WORK INSTRUCTION:
Reproduce word for word the passage of the April Lee Hernández biography from "American actress (born" up to and including "cult series Dexter.".

TEXT BLOCK:
--- --- ---

- Born: January 31, 1980 (age 46) New York City, U.S.
- Other names: April L. Hernandez April Hernandez-Castillo
- Occupation: Actress
- Years active: 2003–present
- Spouse: José Castillo
- Children: 1

= April Lee Hernández =

American actress (born 1980)

April Lee Hernandez (born January 31, 1980) is an American film and television actress. She has also been credited as April L. Hernandez and April Hernandez-Castillo.

== Career ==

Aside from performing stand-up comedy, she has also appeared in several commercials, as well as on the television series ER, Law & Order, and 30 Rock. In June 2010 she was cast for the American cult series Dexter.
  She appeared in the television series Person of Interest episode "Legacy", which aired on January 18, 2012, in which she played an attorney who had turned her life around after a checkered childhood.

--- --- ---

SUPPLIED MATERIAL:
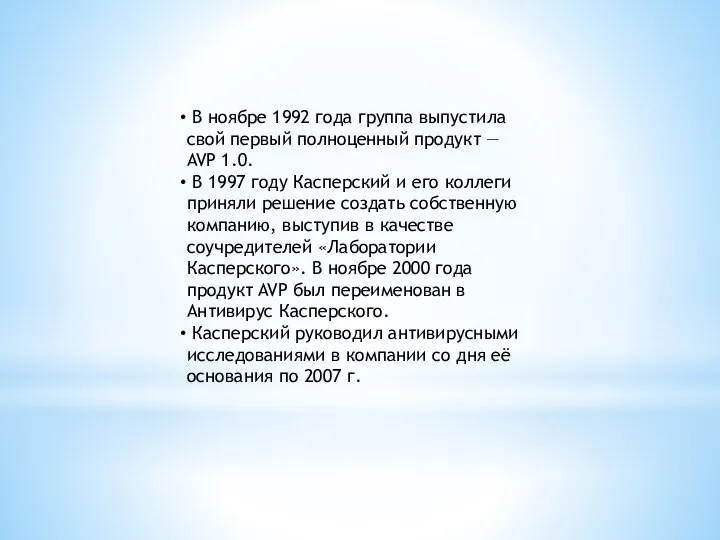 В ноябре 1992 года группа выпустила свой первый полноценный продукт — AVP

--- --- ---

RESPONSE TO THIS EXERCISE:
American actress (born 1980)

April Lee Hernandez (born January 31, 1980) is an American film and television actress. She has also been credited as April L. Hernandez and April Hernandez-Castillo.

== Career ==

Aside from performing stand-up comedy, she has also appeared in several commercials, as well as on the television series ER, Law & Order, and 30 Rock. In June 2010 she was cast for the American cult series Dexter.